Двери метро хлопнули у меня за спиной, и вдруг возникла Элли в светлом пальто, с синей кожаной сумкой через плечо и сигаретой в руке, она поднималась по Гренсевейен от площади Карла Бернера. Мы едва не столкнулись. Она остановилась, и я тоже, между нами был хорошо если метр. Я смутился, увидев ее в такой одежде вместо синего рабочего передника, она выглядела незнакомой и была женщиной, в этом было что-то непростое. Я почувствовал, что краснею, а она сказала:
— Привет, Арвид. Стоишь красуешься?
Запах ее духов смешался с морозным воздухом и повис в нем, а духи были самого сильного действия, во всяком случае, в штанах у меня произошло восстание, что и есть смысл всякого парфюма.
— Да нет, вообще-то я шел домой. Я выходил в двойную, вечер и ночь.
Мне хотелось рассказать о мужчине, который упал на пол и бился в проходе, но у меня не хватило на это сил.
— Так небось у тебя голова пухнет, — сказала она, и я кивнул и сказал:
— А ты разве ездишь с Карла Бернера?
— Я переезжаю, — сказала она, — поэтому немного опоздала. Тип, с которым я жила раньше — нет, не будем о нем, идиот несчастный. Но теперь я сняла квартиру у Музея Мунка, на той стороне парка Тёйен, тамошняя станция метро мне тоже подходит. Так что заходи в гости, раз мы так близко живем. Мы могли бы весело провести время, — она улыбнулась.
— Да, конечно, было бы здорово, — сказал я, хотя сомневался, что смогу зайти к ней, я в это не верил, но она громко назвала свой адрес.
— Я его никогда не запомню, — сказал я.
— Подожди-ка, — сказала она и стала рыться в синей сумке, нашла старый конверт и ручку, ей было почти сорок, а мне двадцать едва.
— Повернись спиной, — сказала она с улыбкой, — и немного наклонись вперед.
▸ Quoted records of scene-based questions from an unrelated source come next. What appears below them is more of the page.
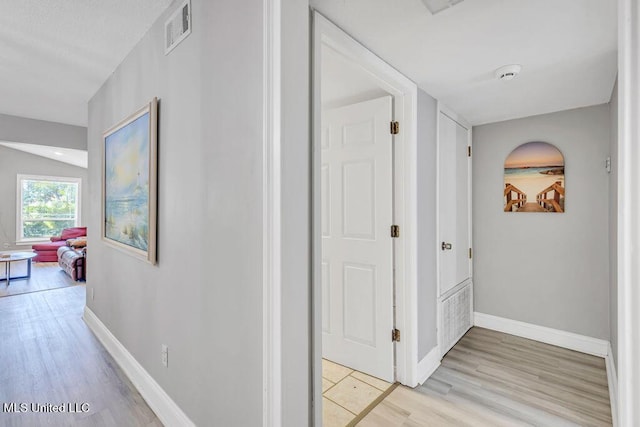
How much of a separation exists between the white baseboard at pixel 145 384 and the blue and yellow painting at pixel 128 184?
817mm

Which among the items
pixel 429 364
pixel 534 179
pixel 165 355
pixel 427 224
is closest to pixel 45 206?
pixel 165 355

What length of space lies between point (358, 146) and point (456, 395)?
1887 millimetres

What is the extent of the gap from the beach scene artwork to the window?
992cm

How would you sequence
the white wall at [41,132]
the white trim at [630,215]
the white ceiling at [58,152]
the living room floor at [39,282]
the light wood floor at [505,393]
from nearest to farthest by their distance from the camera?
→ the white trim at [630,215] < the light wood floor at [505,393] < the white wall at [41,132] < the living room floor at [39,282] < the white ceiling at [58,152]

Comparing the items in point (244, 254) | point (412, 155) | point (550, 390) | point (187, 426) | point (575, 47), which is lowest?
point (550, 390)

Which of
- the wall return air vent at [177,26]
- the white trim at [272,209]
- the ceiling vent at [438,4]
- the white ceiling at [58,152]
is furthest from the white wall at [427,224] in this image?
the white ceiling at [58,152]

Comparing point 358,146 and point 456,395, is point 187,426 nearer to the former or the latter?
point 456,395

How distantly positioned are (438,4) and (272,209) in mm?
1161

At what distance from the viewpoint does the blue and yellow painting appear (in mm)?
1899

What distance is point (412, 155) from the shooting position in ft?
6.98

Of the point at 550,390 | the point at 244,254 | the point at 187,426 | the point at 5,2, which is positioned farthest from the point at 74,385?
the point at 550,390

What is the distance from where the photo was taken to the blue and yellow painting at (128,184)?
1899 mm

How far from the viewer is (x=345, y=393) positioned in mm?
2074

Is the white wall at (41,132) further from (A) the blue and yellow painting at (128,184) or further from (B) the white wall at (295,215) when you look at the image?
(B) the white wall at (295,215)
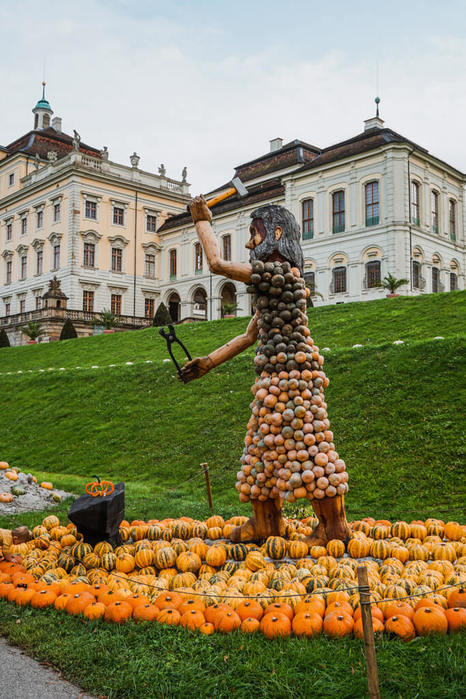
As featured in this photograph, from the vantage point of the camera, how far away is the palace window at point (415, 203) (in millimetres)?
33531

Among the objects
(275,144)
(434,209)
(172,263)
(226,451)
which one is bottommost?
(226,451)

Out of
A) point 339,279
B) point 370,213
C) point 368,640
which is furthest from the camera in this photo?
point 339,279

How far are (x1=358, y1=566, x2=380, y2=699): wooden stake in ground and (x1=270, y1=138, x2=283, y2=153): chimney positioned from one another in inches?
1759

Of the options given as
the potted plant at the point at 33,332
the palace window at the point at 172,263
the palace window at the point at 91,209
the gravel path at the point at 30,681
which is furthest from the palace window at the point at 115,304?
the gravel path at the point at 30,681

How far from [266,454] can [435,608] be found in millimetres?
1681

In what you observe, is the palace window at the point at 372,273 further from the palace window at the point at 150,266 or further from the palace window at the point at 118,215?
the palace window at the point at 118,215

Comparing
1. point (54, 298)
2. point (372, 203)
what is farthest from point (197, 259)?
point (372, 203)

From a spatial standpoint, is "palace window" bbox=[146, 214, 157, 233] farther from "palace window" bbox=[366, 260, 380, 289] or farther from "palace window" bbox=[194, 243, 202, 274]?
"palace window" bbox=[366, 260, 380, 289]

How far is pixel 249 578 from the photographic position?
4.09 metres

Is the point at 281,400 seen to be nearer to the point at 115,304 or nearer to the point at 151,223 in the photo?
the point at 115,304

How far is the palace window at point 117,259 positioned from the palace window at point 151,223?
3285 mm

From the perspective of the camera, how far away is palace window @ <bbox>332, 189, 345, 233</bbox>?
35.1 metres

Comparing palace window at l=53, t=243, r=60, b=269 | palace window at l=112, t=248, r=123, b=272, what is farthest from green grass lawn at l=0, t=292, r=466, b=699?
palace window at l=112, t=248, r=123, b=272

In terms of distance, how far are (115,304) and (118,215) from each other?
7.18 m
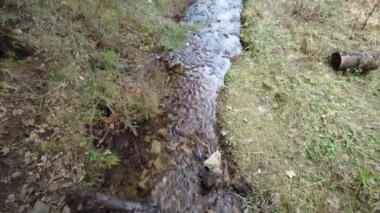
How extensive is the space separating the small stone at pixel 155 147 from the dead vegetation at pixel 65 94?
0.37 meters

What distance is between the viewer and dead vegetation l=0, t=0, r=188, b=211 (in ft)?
10.2

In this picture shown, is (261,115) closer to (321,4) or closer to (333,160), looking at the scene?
(333,160)

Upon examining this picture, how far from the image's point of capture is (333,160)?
3.55m

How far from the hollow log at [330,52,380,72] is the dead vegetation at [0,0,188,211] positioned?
282cm

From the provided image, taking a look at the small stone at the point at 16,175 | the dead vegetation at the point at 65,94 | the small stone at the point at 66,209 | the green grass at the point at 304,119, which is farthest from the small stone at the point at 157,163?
the small stone at the point at 16,175

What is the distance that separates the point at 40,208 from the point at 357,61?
4.67 metres

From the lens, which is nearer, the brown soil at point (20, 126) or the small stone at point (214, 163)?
the brown soil at point (20, 126)

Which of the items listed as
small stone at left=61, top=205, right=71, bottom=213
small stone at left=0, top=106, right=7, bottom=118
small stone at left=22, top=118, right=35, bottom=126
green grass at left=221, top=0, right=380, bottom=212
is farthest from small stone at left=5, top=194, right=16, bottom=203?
green grass at left=221, top=0, right=380, bottom=212

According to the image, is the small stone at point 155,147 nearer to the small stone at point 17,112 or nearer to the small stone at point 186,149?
the small stone at point 186,149

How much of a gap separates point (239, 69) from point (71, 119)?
282cm

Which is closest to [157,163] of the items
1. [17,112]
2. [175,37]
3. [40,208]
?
[40,208]

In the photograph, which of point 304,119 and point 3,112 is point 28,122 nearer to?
point 3,112

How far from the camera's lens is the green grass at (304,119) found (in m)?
3.33

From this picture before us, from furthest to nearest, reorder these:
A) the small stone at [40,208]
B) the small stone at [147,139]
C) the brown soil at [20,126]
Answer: the small stone at [147,139] < the brown soil at [20,126] < the small stone at [40,208]
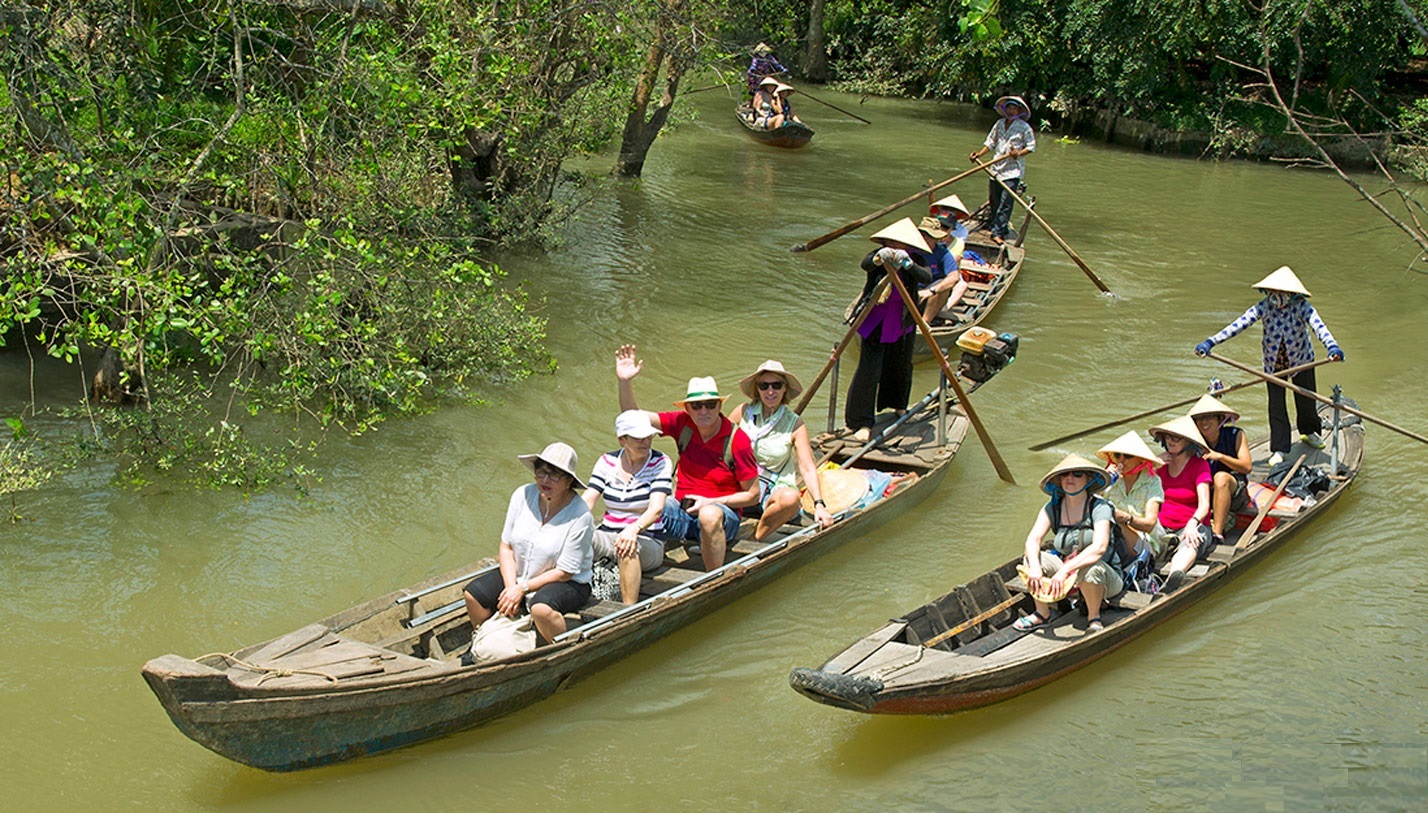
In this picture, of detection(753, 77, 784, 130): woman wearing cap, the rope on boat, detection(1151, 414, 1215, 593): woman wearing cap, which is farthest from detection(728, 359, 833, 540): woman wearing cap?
detection(753, 77, 784, 130): woman wearing cap

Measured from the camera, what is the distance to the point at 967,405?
944cm

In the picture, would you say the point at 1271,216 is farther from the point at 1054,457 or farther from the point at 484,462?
the point at 484,462

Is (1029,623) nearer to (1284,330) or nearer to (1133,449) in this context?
(1133,449)

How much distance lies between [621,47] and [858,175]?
848cm

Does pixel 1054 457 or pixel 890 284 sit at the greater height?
pixel 890 284

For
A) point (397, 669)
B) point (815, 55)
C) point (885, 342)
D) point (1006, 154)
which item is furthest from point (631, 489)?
point (815, 55)

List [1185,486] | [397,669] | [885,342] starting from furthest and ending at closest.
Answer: [885,342] → [1185,486] → [397,669]

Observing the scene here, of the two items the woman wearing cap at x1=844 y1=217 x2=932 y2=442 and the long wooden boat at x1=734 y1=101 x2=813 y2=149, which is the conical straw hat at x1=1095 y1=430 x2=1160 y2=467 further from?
the long wooden boat at x1=734 y1=101 x2=813 y2=149

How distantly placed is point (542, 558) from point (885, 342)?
381 centimetres

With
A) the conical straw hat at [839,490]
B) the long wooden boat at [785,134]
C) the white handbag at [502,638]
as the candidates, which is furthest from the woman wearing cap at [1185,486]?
the long wooden boat at [785,134]

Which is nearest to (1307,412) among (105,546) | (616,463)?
(616,463)

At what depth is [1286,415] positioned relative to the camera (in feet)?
31.0

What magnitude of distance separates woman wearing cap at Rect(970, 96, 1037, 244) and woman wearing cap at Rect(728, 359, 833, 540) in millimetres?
7472

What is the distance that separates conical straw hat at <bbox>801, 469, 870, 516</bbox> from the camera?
8.55 m
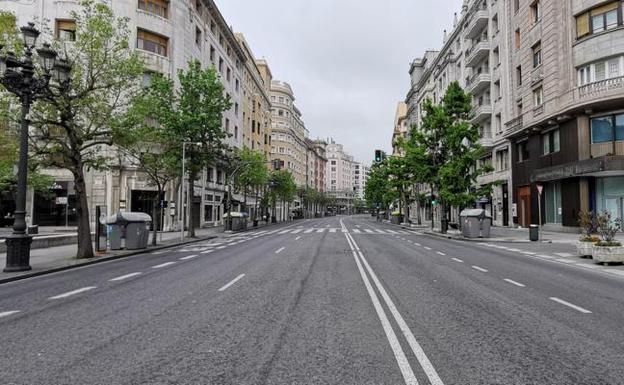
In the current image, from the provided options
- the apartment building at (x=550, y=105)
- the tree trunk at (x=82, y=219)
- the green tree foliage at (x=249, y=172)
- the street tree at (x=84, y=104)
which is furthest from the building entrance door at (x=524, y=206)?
the tree trunk at (x=82, y=219)

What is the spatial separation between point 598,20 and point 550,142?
26.9ft

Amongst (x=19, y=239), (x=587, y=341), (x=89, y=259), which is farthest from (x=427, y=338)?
(x=89, y=259)

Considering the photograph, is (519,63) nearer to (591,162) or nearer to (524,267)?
(591,162)

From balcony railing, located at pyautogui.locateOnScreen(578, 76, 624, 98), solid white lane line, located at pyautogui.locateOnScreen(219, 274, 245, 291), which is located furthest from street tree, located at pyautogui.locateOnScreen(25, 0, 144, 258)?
balcony railing, located at pyautogui.locateOnScreen(578, 76, 624, 98)

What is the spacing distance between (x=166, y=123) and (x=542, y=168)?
1049 inches

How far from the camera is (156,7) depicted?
33031mm

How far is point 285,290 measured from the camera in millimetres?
7840

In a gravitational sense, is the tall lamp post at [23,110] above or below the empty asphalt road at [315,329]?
above

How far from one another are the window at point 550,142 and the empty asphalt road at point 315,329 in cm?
2081

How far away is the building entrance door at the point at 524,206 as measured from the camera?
31350 mm

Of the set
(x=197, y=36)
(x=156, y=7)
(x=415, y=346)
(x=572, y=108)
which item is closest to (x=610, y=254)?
(x=415, y=346)

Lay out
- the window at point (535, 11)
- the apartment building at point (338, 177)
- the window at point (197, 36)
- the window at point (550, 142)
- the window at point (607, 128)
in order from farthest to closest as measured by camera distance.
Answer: the apartment building at point (338, 177) → the window at point (197, 36) → the window at point (535, 11) → the window at point (550, 142) → the window at point (607, 128)

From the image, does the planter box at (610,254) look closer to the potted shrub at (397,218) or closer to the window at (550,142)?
the window at (550,142)

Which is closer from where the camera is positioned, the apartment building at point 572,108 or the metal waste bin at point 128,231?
the metal waste bin at point 128,231
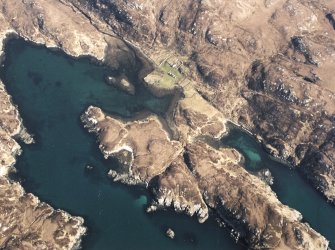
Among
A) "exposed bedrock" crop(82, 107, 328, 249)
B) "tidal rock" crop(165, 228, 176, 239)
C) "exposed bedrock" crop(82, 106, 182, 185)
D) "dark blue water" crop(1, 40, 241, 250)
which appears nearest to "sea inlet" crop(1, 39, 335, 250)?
"dark blue water" crop(1, 40, 241, 250)

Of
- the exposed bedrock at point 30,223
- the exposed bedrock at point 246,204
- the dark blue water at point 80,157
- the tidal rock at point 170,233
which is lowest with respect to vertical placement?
the exposed bedrock at point 30,223

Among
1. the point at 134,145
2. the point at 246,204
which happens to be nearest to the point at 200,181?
the point at 246,204

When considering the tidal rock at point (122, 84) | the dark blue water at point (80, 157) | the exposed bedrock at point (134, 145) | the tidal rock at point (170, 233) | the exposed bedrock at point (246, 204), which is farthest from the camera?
the tidal rock at point (122, 84)

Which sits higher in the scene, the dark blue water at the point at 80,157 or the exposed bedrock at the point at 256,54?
the exposed bedrock at the point at 256,54

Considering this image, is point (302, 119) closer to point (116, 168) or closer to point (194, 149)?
point (194, 149)

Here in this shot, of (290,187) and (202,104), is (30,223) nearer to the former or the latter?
(202,104)

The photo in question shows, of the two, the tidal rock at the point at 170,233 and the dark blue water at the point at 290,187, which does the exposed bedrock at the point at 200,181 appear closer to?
the dark blue water at the point at 290,187

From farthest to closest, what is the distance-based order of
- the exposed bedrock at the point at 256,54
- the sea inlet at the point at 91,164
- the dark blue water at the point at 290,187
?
the exposed bedrock at the point at 256,54 < the dark blue water at the point at 290,187 < the sea inlet at the point at 91,164

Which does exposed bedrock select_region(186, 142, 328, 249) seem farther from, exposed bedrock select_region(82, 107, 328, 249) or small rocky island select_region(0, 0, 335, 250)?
small rocky island select_region(0, 0, 335, 250)

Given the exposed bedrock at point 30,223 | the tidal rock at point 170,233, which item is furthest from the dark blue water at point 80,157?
the exposed bedrock at point 30,223
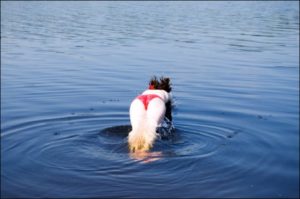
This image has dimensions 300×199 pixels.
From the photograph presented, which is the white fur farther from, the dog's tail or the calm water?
the calm water

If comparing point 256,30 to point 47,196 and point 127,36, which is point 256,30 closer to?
point 127,36

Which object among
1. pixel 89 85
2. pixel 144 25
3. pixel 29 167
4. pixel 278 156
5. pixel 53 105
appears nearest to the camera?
pixel 29 167

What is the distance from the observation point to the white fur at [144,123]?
9.88 metres

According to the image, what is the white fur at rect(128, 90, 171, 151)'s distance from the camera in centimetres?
988

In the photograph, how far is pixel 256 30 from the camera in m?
38.2

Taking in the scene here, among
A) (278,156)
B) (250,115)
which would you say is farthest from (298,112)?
(278,156)

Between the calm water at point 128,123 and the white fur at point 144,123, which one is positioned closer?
the calm water at point 128,123

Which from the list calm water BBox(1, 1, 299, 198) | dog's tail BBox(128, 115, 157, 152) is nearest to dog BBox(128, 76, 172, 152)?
dog's tail BBox(128, 115, 157, 152)

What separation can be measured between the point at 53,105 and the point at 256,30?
26572 millimetres

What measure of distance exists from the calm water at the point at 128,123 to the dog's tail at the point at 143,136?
8.9 inches

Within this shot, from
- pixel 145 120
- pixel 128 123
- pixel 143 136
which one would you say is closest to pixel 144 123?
pixel 145 120

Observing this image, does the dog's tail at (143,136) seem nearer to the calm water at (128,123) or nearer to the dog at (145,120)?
the dog at (145,120)

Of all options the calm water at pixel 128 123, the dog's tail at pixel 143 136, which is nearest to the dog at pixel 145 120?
the dog's tail at pixel 143 136

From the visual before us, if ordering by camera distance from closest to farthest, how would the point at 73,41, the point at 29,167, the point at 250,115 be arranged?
1. the point at 29,167
2. the point at 250,115
3. the point at 73,41
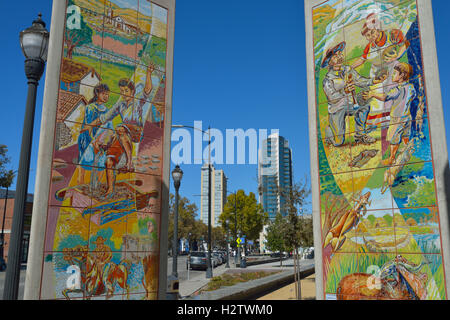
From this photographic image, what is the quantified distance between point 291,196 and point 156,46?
→ 9.70 metres

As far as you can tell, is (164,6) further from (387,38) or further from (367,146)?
(367,146)

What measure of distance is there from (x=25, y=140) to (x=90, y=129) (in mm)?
4272

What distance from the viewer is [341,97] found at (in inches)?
481

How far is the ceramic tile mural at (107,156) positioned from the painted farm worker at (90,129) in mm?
27

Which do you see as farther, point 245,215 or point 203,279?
point 245,215

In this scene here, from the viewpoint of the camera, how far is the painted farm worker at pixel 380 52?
1113cm

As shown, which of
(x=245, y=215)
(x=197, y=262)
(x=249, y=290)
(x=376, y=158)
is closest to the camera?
(x=376, y=158)

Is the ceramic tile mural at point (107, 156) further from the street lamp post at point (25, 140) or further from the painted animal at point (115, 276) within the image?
the street lamp post at point (25, 140)

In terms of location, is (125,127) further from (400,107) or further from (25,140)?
(400,107)

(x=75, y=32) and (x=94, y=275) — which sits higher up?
(x=75, y=32)

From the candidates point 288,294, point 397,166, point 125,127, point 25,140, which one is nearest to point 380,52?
point 397,166

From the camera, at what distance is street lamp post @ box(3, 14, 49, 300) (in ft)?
20.0
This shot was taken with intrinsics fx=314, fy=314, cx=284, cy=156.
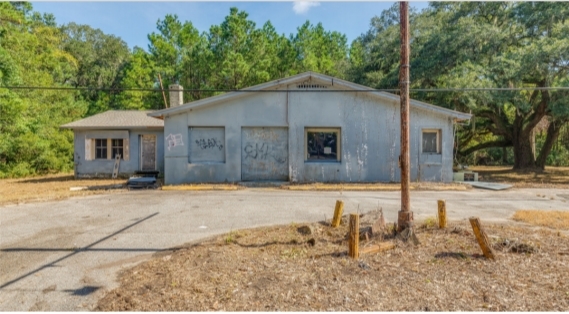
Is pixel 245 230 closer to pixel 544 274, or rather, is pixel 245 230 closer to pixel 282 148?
pixel 544 274

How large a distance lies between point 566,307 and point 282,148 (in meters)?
10.0

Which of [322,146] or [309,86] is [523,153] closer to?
[322,146]

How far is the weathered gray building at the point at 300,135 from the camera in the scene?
12.2 meters

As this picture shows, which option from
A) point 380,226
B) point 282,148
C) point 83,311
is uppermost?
point 282,148

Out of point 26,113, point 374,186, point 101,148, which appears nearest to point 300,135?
point 374,186

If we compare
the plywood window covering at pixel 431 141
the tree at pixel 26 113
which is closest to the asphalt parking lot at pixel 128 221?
the plywood window covering at pixel 431 141

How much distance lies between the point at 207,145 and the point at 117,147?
18.6 feet

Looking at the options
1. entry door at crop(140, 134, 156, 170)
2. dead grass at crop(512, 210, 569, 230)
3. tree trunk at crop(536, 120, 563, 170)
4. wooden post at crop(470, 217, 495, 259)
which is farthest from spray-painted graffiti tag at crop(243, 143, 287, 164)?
tree trunk at crop(536, 120, 563, 170)

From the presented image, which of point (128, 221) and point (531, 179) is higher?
point (531, 179)

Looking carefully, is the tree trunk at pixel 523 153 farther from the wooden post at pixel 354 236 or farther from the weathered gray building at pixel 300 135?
the wooden post at pixel 354 236

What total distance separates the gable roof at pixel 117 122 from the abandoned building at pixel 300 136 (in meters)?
2.88

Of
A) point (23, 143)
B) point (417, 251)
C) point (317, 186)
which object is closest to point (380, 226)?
point (417, 251)

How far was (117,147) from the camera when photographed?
594 inches

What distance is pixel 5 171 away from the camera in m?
17.5
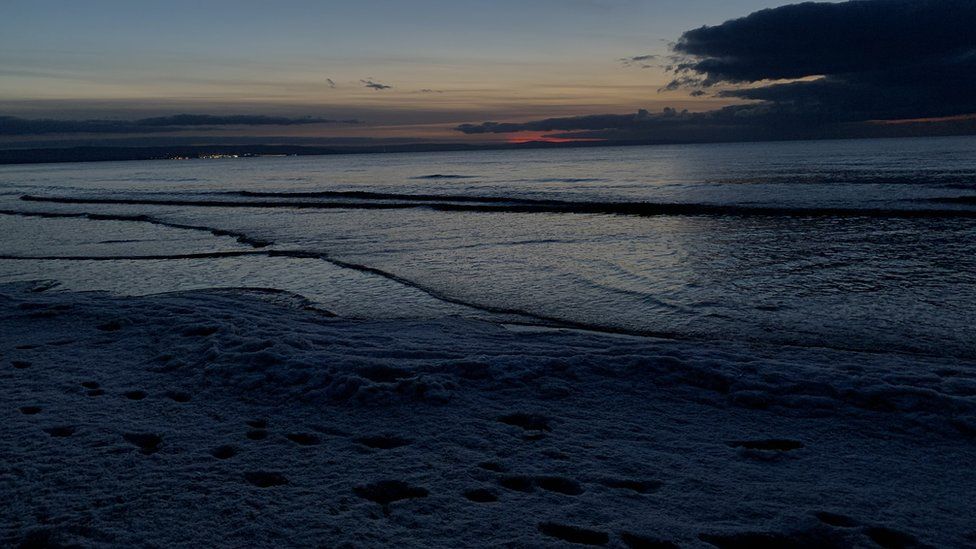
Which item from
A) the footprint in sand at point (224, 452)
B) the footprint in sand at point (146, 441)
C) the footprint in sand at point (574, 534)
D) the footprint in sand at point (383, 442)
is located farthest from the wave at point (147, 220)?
the footprint in sand at point (574, 534)

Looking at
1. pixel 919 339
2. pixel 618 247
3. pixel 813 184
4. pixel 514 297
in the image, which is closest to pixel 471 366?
pixel 514 297

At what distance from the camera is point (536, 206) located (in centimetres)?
3194

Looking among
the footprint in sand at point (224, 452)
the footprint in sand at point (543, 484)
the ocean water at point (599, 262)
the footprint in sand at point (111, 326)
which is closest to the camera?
the footprint in sand at point (543, 484)

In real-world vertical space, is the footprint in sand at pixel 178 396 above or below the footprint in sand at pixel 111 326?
below

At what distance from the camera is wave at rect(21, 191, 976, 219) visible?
2405 centimetres

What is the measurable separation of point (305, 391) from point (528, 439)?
2171 mm

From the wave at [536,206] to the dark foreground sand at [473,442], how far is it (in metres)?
19.9

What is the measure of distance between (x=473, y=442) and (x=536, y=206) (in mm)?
27711

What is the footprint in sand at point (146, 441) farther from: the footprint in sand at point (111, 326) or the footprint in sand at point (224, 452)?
the footprint in sand at point (111, 326)

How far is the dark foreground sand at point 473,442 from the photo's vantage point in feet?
11.8

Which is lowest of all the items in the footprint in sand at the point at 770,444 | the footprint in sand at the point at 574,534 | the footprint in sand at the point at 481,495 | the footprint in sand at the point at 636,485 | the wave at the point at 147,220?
the footprint in sand at the point at 481,495

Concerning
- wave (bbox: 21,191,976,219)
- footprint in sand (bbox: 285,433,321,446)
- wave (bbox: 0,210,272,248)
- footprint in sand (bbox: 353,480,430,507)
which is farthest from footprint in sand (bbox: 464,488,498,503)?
wave (bbox: 21,191,976,219)

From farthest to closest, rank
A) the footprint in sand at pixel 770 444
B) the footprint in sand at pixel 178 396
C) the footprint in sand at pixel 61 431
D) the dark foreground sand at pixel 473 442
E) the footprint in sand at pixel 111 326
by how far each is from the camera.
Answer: the footprint in sand at pixel 111 326 < the footprint in sand at pixel 178 396 < the footprint in sand at pixel 61 431 < the footprint in sand at pixel 770 444 < the dark foreground sand at pixel 473 442

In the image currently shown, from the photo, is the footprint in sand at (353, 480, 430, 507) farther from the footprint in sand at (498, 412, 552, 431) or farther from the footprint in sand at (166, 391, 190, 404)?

Я повернулся и наклонился, и она медленно написала адрес, положив конверт мне на спину, духи пахли резче, от прикосновений ее рук ссадина в горле заныла, и она делала это мягко, касалась меня, сейчас заплачу, подумал я. Но не заплакал, и Элли засунула конверт с названием улицы и номером дома в карман моей куртки, по-прежнему медленно, по-прежнему стоя позади меня и наклонившись надо мной, она поцеловала меня тоже сзади, ее рот коснулся моего уха, я почувствовал запах духов и ее тело в незнакомом мне светлом пальто, в голове теснились бесформенные дикие мысли.
* * *
Я дошел до дома, сразу на кухню, достал из холодильника апельсиновый сок и выпил большой стакан, потом пошел в гостиную, достал из-за спинки дивана постель, залез под одеяло и уставился в потолок. Я пытался собрать все, что роилось у меня в голове, в одно целое.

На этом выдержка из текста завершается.